I find it ironic how the worlds of Covid-19 vaccine hesitancy and the peptide craze sit on opposite ends of the scientific caution spectrum yet share a curious overlap in human behavior. On one hand, millions resisted a rigorously tested, population-wide intervention proven to save lives, often citing fear of long-term unknowns or mistrust of “big pharma.” On the other, the same demographic eagerly chases peptides—novel, largely experimental molecules touted to optimize longevity, fitness, or performance—with far less evidence and minimal regulatory oversight.

The paradox lies in the selective valuation of risk: well-studied vaccines provoke skepticism, while fringe biohacks inspire devotion. It’s a testament to how desire, social signaling, and the allure of cutting-edge science often outweigh rational appraisal of safety and efficacy.

For most peptides, I can’t do that yet. What I can do is stay across the emerging evidence, maintain an open mind, and be ready to incorporate new tools as the data matures. I’d rather be twelve months behind the hype curve and confident in what I’m recommending than twelve months ahead of it and guessing.
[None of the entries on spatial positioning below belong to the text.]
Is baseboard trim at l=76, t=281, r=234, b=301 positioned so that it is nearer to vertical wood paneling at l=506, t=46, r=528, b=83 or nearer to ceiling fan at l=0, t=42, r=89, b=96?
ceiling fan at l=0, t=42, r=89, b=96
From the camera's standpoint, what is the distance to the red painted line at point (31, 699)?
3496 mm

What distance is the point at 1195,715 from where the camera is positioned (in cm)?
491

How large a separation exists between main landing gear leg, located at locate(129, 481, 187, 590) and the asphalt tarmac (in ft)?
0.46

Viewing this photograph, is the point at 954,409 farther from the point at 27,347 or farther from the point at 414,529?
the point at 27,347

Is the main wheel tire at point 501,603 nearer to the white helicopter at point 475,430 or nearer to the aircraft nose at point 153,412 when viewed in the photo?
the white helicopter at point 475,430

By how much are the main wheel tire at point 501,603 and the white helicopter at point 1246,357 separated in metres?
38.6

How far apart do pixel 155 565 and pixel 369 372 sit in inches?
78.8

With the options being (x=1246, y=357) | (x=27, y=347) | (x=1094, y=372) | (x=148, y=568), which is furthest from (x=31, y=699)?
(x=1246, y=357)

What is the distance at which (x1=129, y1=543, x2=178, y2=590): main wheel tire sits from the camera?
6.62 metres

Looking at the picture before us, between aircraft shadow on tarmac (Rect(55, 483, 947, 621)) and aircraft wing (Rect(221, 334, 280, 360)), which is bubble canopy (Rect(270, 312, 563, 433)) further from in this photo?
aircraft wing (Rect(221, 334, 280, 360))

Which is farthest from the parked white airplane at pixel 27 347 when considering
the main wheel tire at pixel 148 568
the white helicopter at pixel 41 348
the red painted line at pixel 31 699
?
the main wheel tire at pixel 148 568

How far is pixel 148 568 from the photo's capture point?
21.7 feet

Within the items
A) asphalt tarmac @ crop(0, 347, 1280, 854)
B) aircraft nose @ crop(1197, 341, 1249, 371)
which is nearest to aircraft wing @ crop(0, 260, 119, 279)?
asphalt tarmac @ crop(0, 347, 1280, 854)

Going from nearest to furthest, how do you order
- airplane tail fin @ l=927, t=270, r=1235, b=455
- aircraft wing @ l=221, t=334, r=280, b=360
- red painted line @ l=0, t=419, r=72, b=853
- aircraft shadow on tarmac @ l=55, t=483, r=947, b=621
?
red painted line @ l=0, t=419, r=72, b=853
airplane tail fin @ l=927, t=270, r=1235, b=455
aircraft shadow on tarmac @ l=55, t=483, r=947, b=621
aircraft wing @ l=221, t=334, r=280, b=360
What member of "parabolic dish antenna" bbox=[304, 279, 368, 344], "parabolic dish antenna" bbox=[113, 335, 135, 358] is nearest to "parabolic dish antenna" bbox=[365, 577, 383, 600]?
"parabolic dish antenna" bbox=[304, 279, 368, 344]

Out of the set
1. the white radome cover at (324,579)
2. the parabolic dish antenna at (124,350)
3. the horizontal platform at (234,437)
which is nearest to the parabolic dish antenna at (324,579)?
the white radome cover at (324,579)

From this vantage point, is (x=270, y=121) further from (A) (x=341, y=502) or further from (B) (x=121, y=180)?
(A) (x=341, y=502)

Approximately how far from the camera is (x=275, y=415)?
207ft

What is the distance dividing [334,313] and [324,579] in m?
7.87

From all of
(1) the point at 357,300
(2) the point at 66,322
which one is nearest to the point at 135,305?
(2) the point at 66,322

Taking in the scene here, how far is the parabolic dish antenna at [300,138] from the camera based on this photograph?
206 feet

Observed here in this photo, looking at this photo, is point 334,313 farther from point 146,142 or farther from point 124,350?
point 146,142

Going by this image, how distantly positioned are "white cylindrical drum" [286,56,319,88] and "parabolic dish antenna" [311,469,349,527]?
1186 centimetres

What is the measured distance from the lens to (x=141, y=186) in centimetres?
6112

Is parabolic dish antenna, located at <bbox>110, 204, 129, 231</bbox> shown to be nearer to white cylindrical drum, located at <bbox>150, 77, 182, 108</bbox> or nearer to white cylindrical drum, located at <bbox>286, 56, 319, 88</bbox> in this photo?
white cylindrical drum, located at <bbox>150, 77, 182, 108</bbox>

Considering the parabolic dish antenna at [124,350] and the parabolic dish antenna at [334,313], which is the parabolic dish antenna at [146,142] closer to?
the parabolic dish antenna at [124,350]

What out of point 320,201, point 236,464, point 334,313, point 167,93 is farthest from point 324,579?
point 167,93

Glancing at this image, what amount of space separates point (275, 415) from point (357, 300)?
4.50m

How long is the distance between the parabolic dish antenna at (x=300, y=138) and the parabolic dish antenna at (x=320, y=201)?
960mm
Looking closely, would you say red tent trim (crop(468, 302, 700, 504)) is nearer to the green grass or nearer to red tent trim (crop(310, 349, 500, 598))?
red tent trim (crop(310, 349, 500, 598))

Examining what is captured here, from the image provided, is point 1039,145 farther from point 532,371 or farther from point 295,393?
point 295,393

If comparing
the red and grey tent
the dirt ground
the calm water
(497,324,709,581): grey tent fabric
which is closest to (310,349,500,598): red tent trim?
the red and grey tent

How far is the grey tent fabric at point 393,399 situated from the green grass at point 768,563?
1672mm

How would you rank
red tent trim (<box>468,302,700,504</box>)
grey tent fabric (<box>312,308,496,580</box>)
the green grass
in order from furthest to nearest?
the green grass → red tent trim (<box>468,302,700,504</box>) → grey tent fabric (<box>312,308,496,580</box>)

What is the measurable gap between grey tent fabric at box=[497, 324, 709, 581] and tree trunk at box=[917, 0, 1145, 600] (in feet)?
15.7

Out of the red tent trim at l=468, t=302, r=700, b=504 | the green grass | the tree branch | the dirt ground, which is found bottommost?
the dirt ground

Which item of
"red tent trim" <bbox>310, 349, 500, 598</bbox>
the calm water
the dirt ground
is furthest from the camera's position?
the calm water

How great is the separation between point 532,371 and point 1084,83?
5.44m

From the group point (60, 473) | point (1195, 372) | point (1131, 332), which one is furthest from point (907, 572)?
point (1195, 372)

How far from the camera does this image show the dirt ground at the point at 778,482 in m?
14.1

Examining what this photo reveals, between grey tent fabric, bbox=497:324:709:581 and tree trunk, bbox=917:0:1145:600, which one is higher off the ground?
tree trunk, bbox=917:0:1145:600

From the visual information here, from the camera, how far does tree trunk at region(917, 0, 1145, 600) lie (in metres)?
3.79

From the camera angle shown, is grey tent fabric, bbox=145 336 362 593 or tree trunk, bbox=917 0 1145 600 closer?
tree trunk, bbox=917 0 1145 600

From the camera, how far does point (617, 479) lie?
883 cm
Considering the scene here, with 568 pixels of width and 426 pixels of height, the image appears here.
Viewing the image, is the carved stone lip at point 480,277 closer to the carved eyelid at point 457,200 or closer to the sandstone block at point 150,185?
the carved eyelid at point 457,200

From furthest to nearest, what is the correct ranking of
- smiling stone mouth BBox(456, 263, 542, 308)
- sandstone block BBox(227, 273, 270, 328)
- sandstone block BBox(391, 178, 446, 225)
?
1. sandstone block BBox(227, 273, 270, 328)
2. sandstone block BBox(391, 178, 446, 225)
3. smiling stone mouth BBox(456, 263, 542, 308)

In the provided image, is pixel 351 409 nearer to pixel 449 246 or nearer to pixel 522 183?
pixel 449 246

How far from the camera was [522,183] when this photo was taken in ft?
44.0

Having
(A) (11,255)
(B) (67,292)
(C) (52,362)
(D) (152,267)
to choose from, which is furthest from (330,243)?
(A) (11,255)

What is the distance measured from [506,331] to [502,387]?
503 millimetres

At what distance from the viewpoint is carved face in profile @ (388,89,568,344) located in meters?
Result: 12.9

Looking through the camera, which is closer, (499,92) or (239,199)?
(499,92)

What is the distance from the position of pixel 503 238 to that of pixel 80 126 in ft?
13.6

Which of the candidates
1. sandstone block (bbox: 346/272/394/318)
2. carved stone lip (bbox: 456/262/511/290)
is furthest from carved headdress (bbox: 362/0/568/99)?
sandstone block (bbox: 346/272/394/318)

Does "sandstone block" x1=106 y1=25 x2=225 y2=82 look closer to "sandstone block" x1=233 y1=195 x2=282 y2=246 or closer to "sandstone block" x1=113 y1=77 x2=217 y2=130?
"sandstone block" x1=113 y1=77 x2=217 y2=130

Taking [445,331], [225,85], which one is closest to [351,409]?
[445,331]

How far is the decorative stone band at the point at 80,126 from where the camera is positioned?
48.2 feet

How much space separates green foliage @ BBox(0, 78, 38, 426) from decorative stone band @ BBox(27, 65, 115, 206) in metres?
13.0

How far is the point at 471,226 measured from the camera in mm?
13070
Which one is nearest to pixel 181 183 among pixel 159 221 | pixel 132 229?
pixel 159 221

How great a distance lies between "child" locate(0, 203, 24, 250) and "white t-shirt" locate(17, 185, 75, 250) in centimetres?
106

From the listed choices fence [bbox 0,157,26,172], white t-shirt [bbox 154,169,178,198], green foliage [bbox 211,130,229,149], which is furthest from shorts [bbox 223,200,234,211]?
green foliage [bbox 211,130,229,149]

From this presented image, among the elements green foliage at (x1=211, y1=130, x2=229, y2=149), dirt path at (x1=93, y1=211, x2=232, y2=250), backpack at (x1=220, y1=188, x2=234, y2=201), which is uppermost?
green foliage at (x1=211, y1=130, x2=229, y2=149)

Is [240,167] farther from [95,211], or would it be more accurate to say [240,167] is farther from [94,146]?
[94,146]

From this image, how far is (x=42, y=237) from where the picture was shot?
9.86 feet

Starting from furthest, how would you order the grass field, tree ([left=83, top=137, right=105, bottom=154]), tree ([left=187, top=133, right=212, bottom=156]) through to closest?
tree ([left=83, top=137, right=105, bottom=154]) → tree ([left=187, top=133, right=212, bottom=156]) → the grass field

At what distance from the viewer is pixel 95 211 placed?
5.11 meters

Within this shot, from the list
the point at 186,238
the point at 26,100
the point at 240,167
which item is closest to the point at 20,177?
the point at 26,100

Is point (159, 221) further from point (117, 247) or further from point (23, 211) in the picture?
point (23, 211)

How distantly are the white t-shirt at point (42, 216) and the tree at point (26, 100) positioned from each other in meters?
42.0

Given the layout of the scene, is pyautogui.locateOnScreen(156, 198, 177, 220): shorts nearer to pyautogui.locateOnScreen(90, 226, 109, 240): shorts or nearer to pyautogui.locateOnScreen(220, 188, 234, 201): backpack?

If you’re considering peptides, here’s my advice. Be curious, but be critical. Ask your provider what level of evidence supports the peptide they’re recommending, and whether that evidence comes from human trials or animal models. Ask where the product is sourced and whether it’s been independently tested. Be wary of anyone who speaks about peptides with absolute certainty — the honest answer on most of them is “promising but unproven.”

And above all, don’t let peptides distract from the interventions we know work. The unsexy foundations — sleep, exercise, nutrition, metabolic health, hormonal optimisation with proven therapies — will always deliver more reliable results than the most exciting unproven molecule.

The Chinese car might turn out to be brilliant. But I’d still want to see the crash test results before I put my family in it. I'll go with the Toyota.